“We are seeing the end of 100 percent face-to-face teaching,” Blackman told The Korea Herald in an interview last Friday. “In 10 years’ time, it won’t exist. All courses, to a greater or lesser extent, will be blended (of online and offline courses).”
“Crazy” was the word the British educator used to describe the traditional lecturing model, saying it has profound limits in aiding students’ development. “(The model is a) bad pedagogy. I don’t understand why universities are still building lecture halls.”
|Tim Blackman, acting vice chancellor of the Open University|
Blended learning will increasingly become the new norm in tertiary education, said the head of a higher education institute whose founding principal was to provide nontraditional learning avenues.
Experts across the world agree that online learning is heralding a wave of change in education.
Last month, the Korean government announced it will launch its first platform for massive open online courses, or MOOC, within this year, jumping on the global bandwagon of providing higher education courses online.
It is crucial for the present education system to get off the traditional path because different skill sets are required for the 21st century, said Blackman, who is visiting Seoul for a conference. He pointed out that the so-called “21st century skills” include digital literacy ― knowledge, skills and behaviors used in a broad range of digital devices.
“Digital literacy is essential because the Internet is everywhere. … Students are required to use skills in digital media, and these competences are transferrable to a whole range of different occupations,” he said. “Every graduate will become a digital worker and a high proportion of them will be digital creators, such as writing software.”
Another skill required in the new era is collaboration, he said.
“Employers want people who can collaborate. That’s where a lot of our research and development is focused; developing collaborative competence among students,” Blackman said.
Digital era calls for changes in ivory tower
The technological advance is prompting most colleges and universities to adopt changes, according to observers.
Flipped-learning ― a blended learning method of students watching video lectures at home and then partaking in discussions in classrooms ― is one example of how education institutes are embracing technological advances. Local universities like Seoul National University began implementing the method in 2014.
But Blackman pointed out that the focus should be on catering to students’ needs, rather than on the new technology itself.
“We have to keep up with the students. We went mobile, because our students went mobile. The universities are changing all the time because how students learn is changing. We’re keeping up with that,” he said.
Blackman explained that the majority of the OU’s courses reflect the characteristics of modern day students. For example, most students have an attention span of 15-20 minutes, which is why most of OU’s course periods last that long.
Online-based education also enables more personalized learning compared to traditional methods, he explained, which allows students to learn at their own pace.
“Students will take different lengths of time to master their subject and will need different levels of support. But with the right support and right time, higher education can be mass education.”
Blackman said this has been the commitment of the OU since its founding in 1969. “We’ve been ‘open’ since 1969, and the MOOC is a recent version, but part of the same paradigm,” he said.
Advantages of online learning
Online learning has some distinct advantages over conventional learning, Blackman explained. One of them being the use of learning analytics ― an analysis of student-related data.

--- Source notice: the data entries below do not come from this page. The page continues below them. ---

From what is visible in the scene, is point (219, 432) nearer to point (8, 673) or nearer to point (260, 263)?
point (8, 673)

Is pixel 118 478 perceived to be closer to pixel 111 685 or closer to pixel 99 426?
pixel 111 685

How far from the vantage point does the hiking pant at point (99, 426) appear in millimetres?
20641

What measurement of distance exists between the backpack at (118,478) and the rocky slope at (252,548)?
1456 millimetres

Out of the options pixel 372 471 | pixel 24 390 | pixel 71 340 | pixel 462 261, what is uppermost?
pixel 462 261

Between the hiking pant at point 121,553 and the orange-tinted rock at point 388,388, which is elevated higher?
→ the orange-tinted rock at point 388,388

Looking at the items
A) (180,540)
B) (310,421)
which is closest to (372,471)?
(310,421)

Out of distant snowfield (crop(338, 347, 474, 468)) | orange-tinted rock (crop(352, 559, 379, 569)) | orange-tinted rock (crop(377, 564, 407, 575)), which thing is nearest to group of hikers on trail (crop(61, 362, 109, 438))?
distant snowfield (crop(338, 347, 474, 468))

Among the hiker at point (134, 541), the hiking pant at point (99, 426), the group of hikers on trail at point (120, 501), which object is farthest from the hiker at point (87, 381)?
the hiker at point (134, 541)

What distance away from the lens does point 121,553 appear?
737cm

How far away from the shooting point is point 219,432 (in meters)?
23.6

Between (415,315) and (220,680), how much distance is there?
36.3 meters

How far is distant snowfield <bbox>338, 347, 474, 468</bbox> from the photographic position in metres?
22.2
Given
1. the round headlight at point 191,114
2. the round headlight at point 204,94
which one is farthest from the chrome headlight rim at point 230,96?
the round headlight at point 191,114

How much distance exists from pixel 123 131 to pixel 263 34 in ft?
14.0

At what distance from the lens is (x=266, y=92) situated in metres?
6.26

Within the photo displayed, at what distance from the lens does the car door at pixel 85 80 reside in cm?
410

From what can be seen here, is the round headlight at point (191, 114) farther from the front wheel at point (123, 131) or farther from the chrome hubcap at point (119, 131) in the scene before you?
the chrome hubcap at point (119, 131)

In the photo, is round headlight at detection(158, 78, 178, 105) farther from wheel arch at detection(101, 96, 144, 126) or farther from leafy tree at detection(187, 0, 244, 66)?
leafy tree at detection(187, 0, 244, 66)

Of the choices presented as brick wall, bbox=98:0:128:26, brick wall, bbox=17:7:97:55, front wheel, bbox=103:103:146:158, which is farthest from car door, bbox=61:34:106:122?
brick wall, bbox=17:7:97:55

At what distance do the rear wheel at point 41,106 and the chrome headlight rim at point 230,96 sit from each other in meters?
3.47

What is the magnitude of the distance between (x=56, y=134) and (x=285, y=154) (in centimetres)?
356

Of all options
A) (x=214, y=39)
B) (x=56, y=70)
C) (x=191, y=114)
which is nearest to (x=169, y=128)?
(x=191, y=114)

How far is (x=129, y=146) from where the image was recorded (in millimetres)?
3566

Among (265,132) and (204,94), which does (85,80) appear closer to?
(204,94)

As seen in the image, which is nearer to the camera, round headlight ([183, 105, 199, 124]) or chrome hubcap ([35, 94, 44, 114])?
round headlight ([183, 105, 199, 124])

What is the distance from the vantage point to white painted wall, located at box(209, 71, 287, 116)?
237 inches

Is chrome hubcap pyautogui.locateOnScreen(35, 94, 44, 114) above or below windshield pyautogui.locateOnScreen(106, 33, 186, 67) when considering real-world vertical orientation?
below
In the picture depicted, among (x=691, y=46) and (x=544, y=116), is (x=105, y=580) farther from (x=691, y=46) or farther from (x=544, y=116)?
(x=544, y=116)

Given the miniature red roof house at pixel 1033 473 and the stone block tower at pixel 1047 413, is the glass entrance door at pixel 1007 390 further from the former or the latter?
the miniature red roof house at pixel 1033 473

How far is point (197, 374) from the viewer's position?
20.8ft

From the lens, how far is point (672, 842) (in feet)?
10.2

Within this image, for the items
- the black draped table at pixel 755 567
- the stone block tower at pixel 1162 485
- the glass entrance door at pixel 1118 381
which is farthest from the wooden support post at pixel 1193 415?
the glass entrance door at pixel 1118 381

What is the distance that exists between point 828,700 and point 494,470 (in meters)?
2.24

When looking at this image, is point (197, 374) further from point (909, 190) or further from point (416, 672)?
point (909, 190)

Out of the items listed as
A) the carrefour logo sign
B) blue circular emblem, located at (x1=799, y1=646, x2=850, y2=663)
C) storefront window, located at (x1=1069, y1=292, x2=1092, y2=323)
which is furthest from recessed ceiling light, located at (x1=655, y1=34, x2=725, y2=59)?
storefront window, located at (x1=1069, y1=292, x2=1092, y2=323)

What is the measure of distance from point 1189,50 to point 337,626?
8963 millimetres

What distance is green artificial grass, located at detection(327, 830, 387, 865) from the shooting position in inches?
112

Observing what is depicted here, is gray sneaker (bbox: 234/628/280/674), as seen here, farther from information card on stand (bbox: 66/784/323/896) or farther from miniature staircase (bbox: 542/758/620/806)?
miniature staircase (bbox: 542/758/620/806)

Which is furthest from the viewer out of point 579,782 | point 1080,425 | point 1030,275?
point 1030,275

“Increasingly we’re using learning analytics, so we can understand student behavior by looking at data from a virtual learning environment. We’re beginning to use that data to identify students who are likely to have problems, and we will target interventions to support them.”
Learning analytics also allows for live feedback that affects the learning designs of courses, he said.
“What we’re doing now is documenting designs of our models and our qualifications. Then we can compare those learning designs to student achievements, and understand which designs work best for students or work best for particular types of students,” he said. They then apply the findings to the course designs, he said.
He mentioned that online learning enables more robust peer evaluation.
But experts point out that there are obstacles for online learning, such as a lack of face-to-face interaction among students or with lecturers. They point out that this is apparent particularly among courses that mostly provide online lectures, requiring students to sit in front of a computer screen and take notes.
Blackman acknowledged that the lack of real-life interaction is a legitimate challenge for online courses, but said course providers like the OU can use digital tools to encourage online collaboration among students. He said by using social media and online tutorials, they can help develop collaborative competence in their students.
Blackman said there are ongoing debates at the OU about how to design courses that help develop teamwork.
Despite the shortcomings of online education, he predicted that it would play a bigger role in the 21st century.
“I think blended learning is the future … and flipped classroom is the future. The academic faculty are going to be consultants to students, (it will not be) a one-way communication,” he said.